- Série d'exercices
1. Recopiez mot pour mot le passage de l'extrait sur les semences paysannes compris entre « C’est sur les » et « a lui-même produites. », ces deux bornes incluses.
2. Quelles sont toutes les couleurs de carottes citées dans l'extrait sur les semences paysannes ?

- Extrait fourni
◆ ◆ ◆

Chavagne (France) (AFP) – Les carottes peuvent pousser jaunes, violettes ou roses : près de Rennes, un maraicher bio crée ses propres semences, une pratique longtemps abandonnée à l’industrie, mais qui gagne du terrain chez les producteurs bio, désireux de développer des maisons de semences paysannes.

« Il y a carotte et carotte », sourit Corentin Hecquet en dégustant une dizaine d’échantillons de carottes issues de semences sélectionnées par des paysans du monde entier.

« Selon les attentes du consommateur, on sait que celle-ci a un goût de noisette ou d’ananas », assure le Belge, coordinateur du réseau de semences paysannes Meuse-Rhin-Moselle, lors d’une rencontre organisée à l’occasion du Congrès mondial de la Bio à Rennes.

C’est sur les terres de Jean-Martial Morel, maraîcher bio à Chavagne (ouest) associé à l’institut de recherche agronomique Inrae, que poussent ces carottes parfois jaunes, violettes, blanches ou roses. Sur la soixantaine de légumes qu’il cultive, 90% sont issus de semences qu’il a lui-même produites.

« Quand on est agriculteur bio, on a à disposition des semences hybrides sélectionnées par l’industrie pour produire plus et résister aux maladies, mais qu’on ne peut pas replanter. Moi, j’ai décidé de produire mes propres semences parce qu’elles permettent d’avoir des variétés qui s’adaptent à mon milieu et ont de meilleures qualités gustatives, tout en étant complètement indépendant », explique dans sa serre le maraîcher breton, qui n’utilise « pas de pulvérisateur ».

« Je laisse mes plantes fabriquer des défenses naturelles dans leurs gènes », commente-t-il.

◆ ◆ ◆

- Données d'ancrage spatial
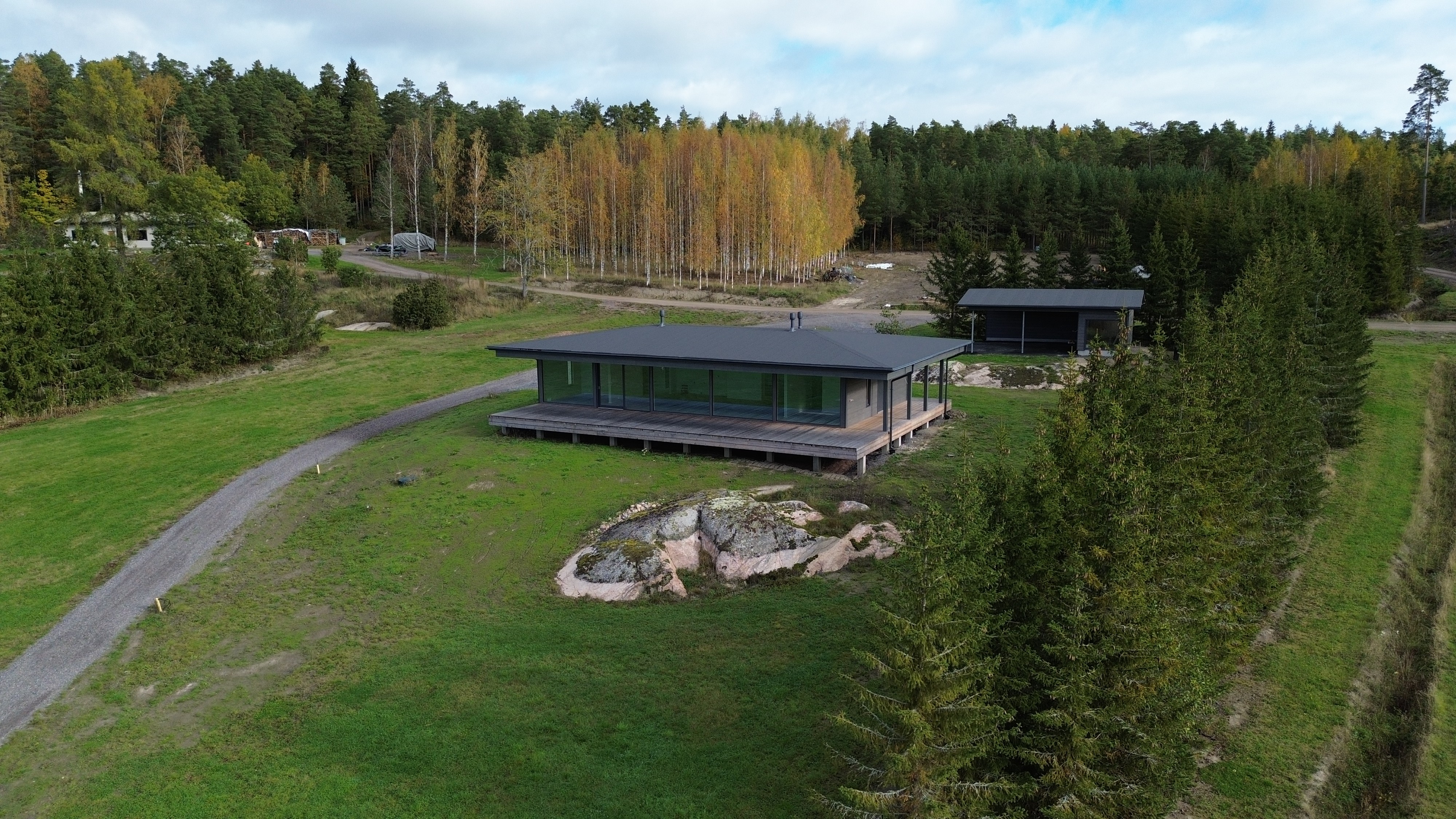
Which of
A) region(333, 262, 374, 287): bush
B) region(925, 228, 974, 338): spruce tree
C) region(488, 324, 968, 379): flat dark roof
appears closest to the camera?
region(488, 324, 968, 379): flat dark roof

◆ ◆ ◆

- Réponses rédigées
1.
C’est sur les terres de Jean-Martial Morel, maraîcher bio à Chavagne (ouest) associé à l’institut de recherche agronomique Inrae, que poussent ces carottes parfois jaunes, violettes, blanches ou roses. Sur la soixantaine de légumes qu’il cultive, 90% sont issus de semences qu’il a lui-même produites.

2. Jaunes, violettes, blanches, roses.